The amounts calculated pursuant to subdivision (c) shall be allocated as follows:

(a)Forty percent shall be allocated proportionally and directly to those counties with net decreases in new admissions of juvenile offenders to the Department of Corrections and Rehabilitation, Division of Juvenile Justice over the fiscal year 2012–13 baseline new commitments.

(b)Forty percent shall be available to fund a block grant program whereby each county may apply for funds in order to increase capacity for serving the county’s population of juvenile offenders who committed an offense described in subdivision (b) of Section 707. The funding made available pursuant to this subdivision shall be allocated on the basis of a competitive grant that is open to all counties and is not limited to counties showing decreases in new admissions to the Department of Corrections and Rehabilitation, Division of Juvenile Justice.

(c)Twenty percent shall be available to fund technical assistance for counties in the ongoing implementation of model practices for serving juvenile offenders who committed an offense described in subdivision (b) of Section 707, or for those counties developing programs to serve a combination of juvenile offenders who committed an offense described in subdivision (b) of Section 707 and other juvenile offenders.
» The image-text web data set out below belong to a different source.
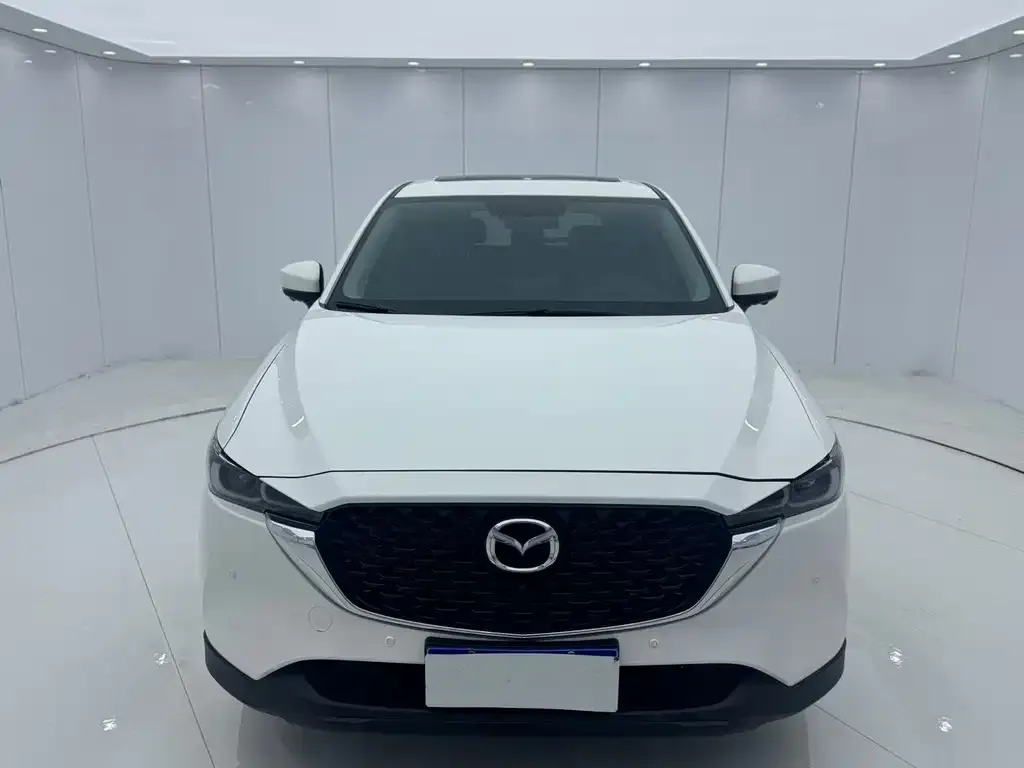 Mazda CX-5 2022 из CN, фото 9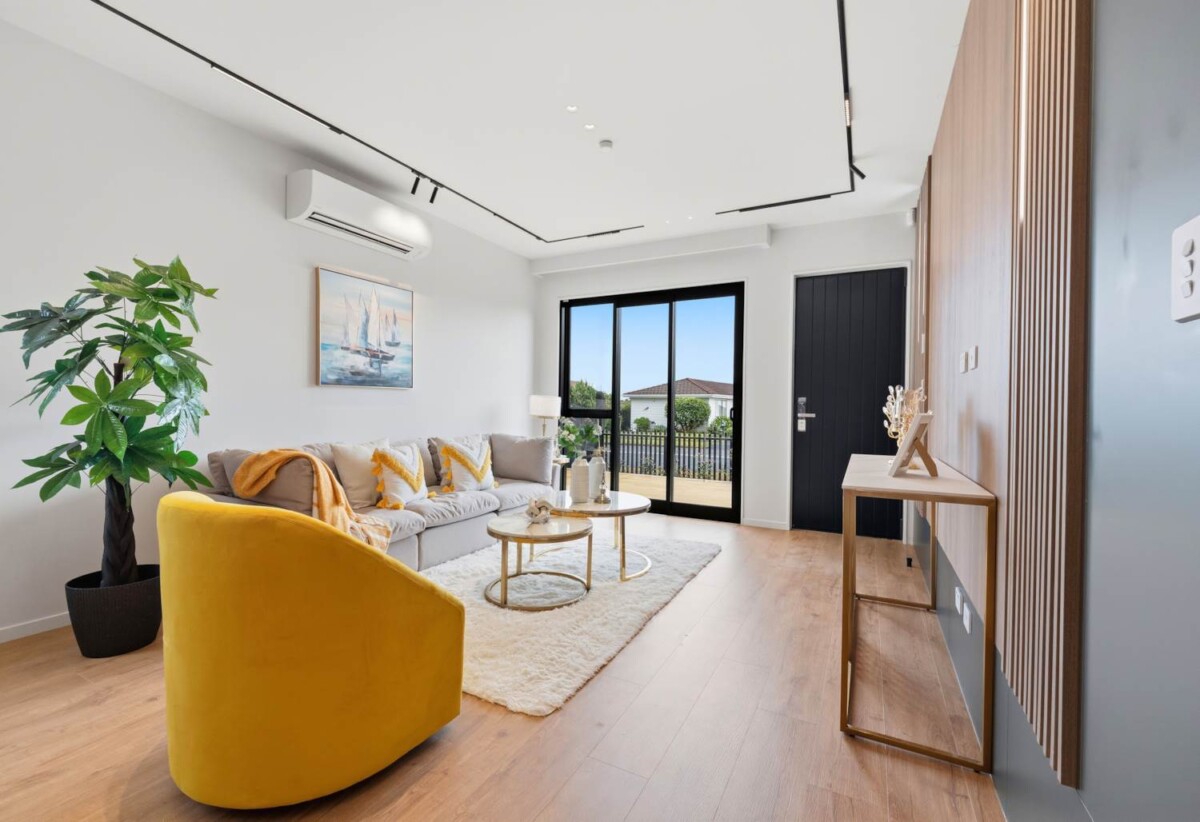 143m2 Brandnew standalone 4 beds 2.5 baths house with garage, close to schools, Highland Park shopping centre, 0.4 km to Macleans Primary School, Lot 1/1 Sheralee Place, Bucklands Beach, Auckland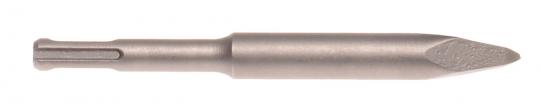 Spitzmeissel SDS-plus L 140 mm mit DIY-Clip 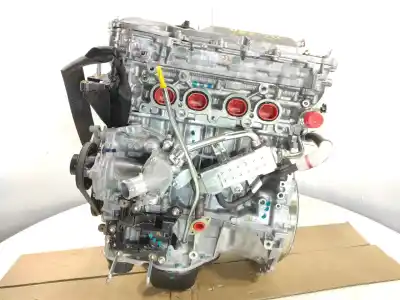 Автозапчасти б/у полный двигатель за lexus nx (_z1_) 300h awd (ayz15) ссылки oem iam 2ar 1900036430 gasolina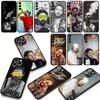 Posts Hot Malones Poster Phone Cover Case for Apple iPhone 17 16 15 11 Pro XS Max XR 6 7 8 Plus + SE 2020 5 16E Casing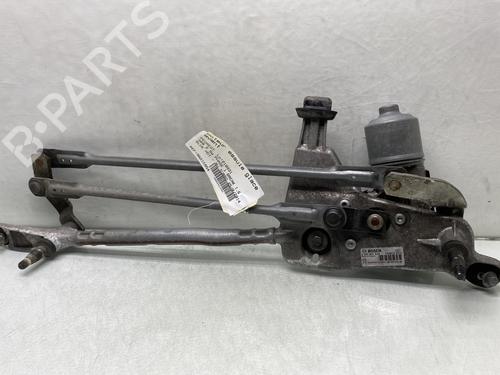 Used Front wiper motor PEUGEOT 308 SW II (LC_, LJ_, LR_, LX_, L4_) 1.6 BlueHDi 120 (120 hp) 21516611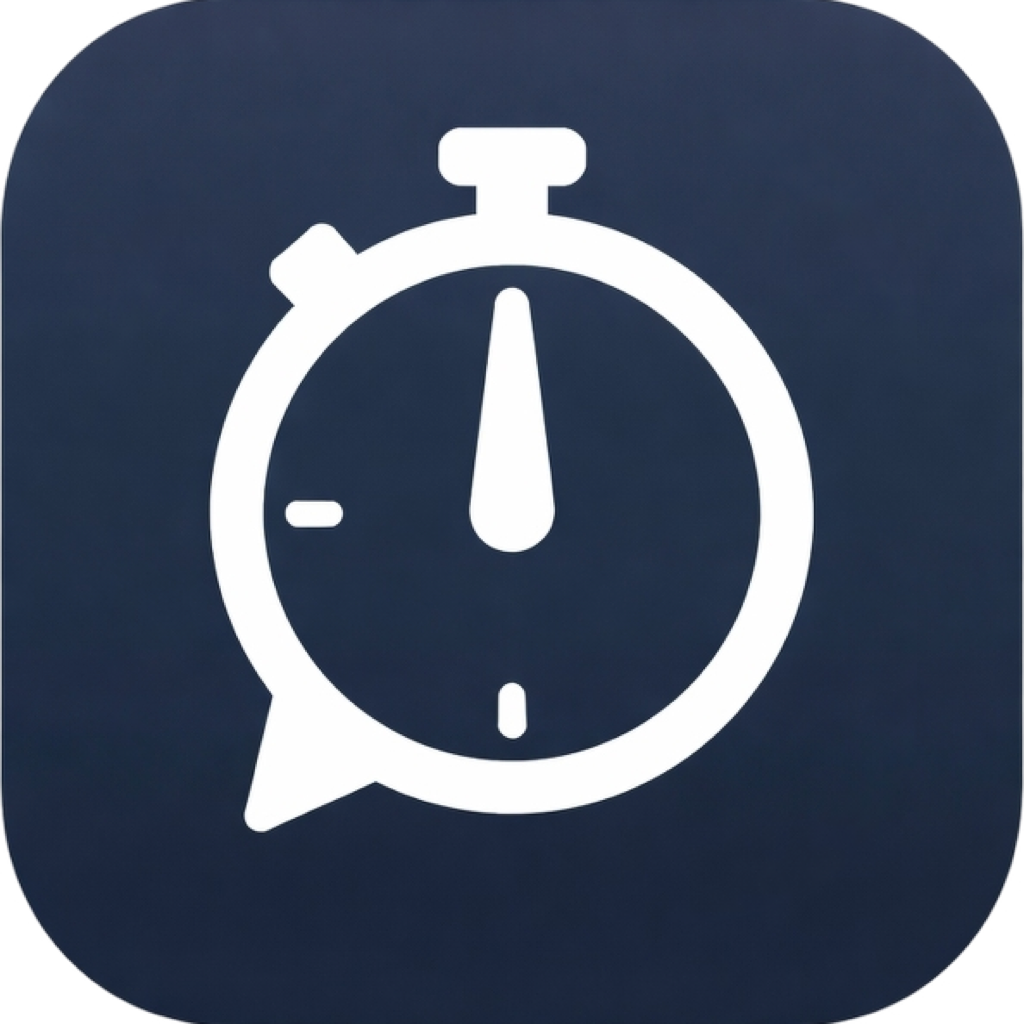 Session Timerz app icon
A portion of these funds may be used to fund staff positions within the Board of State and Community Corrections.

1994.

Money allocated to each county Youthful Offender Block Grant Part B account shall be utilized to improve local probation supervision practices and capacities serving juvenile offenders committed for offenses specified in subdivision (b) of Section 707 and for the implementation or enhancement of recognized best practices for serving high-need youth offenders. Best practices shall be identified and defined by the Board of State and Community Corrections, and shall include core values with proven results, including, but not limited to, strengths-based, individualized, family-centered, culturally competent services, positive youth development frameworks, and trauma-informed care.